_PROBLEM REQUIREMENTS:_ Copy out the lines from the one containing "What is the measure of" through the end of the records, requests included. Scale every number in the answers, such as distances and coordinates, by 1.95 and round to whole numbers with halves rounded up, keeping all numbers in the requests as they are.
___ PROVIDED DATA ___
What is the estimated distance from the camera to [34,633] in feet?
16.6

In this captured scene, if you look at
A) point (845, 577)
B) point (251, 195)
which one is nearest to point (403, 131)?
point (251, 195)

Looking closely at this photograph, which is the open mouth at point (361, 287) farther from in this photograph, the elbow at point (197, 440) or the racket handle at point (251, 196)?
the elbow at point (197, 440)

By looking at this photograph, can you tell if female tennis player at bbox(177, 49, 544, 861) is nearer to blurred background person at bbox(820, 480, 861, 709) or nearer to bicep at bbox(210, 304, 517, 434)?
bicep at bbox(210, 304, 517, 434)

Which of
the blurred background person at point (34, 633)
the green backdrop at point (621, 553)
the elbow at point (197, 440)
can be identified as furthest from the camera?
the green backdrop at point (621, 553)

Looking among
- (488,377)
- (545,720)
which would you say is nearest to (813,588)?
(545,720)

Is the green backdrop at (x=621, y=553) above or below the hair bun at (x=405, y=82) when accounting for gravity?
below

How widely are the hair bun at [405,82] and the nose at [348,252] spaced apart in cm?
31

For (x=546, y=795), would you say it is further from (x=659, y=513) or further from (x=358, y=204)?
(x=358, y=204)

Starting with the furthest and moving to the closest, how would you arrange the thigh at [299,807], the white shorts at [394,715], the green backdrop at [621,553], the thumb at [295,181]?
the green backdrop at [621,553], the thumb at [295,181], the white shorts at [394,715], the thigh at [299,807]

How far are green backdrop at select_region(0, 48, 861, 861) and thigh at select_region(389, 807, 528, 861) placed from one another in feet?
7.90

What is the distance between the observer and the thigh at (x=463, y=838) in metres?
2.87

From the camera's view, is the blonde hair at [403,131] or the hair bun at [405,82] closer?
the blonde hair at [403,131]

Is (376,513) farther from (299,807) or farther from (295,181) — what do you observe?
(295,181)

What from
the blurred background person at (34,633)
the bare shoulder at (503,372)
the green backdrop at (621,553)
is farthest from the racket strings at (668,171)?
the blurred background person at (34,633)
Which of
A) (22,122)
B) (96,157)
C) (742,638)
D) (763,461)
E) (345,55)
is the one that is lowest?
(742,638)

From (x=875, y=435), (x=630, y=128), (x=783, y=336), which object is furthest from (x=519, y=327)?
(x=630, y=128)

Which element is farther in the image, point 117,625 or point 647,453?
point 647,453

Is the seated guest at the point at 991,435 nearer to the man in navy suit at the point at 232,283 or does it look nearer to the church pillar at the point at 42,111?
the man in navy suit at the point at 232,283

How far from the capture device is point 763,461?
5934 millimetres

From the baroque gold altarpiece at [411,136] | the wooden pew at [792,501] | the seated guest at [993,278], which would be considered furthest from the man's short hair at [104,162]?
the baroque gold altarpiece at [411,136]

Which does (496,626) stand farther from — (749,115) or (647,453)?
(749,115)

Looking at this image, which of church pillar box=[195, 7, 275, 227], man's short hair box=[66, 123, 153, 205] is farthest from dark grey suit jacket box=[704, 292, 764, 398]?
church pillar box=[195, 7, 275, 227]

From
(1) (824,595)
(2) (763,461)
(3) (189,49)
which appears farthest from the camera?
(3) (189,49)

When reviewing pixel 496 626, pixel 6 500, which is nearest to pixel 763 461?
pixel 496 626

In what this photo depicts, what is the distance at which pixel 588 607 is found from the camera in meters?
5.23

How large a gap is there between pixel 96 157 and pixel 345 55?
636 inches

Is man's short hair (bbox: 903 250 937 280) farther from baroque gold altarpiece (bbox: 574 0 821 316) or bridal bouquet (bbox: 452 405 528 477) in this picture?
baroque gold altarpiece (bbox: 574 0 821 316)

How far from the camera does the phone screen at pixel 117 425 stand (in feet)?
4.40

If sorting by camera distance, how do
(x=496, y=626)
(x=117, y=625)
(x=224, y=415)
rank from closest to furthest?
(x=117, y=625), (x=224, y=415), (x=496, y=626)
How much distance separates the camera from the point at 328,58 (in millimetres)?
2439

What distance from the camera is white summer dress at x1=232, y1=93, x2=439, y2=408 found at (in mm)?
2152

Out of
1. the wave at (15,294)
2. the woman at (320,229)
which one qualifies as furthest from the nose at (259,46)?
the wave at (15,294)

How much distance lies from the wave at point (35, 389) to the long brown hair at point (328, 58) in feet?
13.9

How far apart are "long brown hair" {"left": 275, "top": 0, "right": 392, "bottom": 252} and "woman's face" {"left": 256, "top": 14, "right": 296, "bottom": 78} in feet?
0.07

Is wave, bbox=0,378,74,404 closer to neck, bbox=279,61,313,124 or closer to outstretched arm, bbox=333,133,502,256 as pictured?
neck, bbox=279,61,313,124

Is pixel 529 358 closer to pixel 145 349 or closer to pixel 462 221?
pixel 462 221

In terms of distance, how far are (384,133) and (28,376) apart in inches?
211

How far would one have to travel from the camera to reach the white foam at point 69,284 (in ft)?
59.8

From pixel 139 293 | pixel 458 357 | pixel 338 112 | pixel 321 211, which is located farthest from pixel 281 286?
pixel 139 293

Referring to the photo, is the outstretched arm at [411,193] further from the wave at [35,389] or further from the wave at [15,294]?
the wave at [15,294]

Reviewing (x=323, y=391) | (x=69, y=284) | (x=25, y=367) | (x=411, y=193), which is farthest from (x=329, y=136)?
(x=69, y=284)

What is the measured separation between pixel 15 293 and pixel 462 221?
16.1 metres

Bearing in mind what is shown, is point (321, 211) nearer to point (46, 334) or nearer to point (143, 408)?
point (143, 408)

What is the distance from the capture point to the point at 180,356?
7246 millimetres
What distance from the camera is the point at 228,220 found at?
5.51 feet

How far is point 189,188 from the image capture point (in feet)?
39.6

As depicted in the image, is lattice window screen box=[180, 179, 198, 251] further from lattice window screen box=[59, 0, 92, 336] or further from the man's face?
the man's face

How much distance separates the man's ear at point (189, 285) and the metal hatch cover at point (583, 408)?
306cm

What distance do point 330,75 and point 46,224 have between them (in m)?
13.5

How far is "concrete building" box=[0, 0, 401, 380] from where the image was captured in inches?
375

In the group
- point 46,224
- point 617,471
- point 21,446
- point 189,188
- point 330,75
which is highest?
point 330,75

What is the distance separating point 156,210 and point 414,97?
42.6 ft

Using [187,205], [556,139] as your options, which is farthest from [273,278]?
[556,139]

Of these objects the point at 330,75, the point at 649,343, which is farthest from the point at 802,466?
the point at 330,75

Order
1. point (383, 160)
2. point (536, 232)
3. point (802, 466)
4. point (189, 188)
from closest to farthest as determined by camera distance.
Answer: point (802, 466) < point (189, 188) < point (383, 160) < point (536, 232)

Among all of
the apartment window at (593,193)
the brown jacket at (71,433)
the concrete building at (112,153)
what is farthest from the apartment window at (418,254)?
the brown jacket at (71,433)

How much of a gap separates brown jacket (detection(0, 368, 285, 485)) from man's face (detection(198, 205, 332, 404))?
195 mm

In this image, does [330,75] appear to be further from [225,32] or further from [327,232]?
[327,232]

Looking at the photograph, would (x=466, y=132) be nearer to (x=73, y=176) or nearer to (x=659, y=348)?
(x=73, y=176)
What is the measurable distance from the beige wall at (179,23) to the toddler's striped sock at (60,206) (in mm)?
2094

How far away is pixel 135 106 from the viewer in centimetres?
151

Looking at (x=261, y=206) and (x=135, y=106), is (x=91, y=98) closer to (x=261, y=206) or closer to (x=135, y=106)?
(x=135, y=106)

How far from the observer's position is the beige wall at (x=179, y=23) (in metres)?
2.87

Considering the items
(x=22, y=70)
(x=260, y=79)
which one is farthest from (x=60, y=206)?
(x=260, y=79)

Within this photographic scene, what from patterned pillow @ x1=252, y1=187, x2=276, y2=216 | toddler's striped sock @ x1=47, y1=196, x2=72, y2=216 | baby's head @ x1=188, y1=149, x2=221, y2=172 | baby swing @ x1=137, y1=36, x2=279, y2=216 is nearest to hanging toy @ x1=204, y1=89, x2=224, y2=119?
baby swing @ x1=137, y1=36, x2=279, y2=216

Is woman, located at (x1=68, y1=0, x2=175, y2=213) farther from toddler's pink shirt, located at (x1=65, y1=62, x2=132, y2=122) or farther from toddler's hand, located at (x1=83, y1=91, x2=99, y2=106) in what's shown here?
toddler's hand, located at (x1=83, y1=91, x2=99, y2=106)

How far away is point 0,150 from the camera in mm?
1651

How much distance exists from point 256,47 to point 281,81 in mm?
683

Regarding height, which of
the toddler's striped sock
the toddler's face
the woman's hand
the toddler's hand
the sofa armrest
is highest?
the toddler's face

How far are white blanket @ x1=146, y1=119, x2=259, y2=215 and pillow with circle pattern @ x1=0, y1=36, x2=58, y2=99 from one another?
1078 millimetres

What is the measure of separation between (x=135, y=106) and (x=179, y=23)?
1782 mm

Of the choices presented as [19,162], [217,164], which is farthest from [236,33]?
___
_SOLUTION FOR THIS EXERCISE:_
What is the measure of separation between (x=135, y=106) and (x=179, y=23)?
3475 mm

Of the choices presented as [19,162], [217,164], which is farthest from [236,33]?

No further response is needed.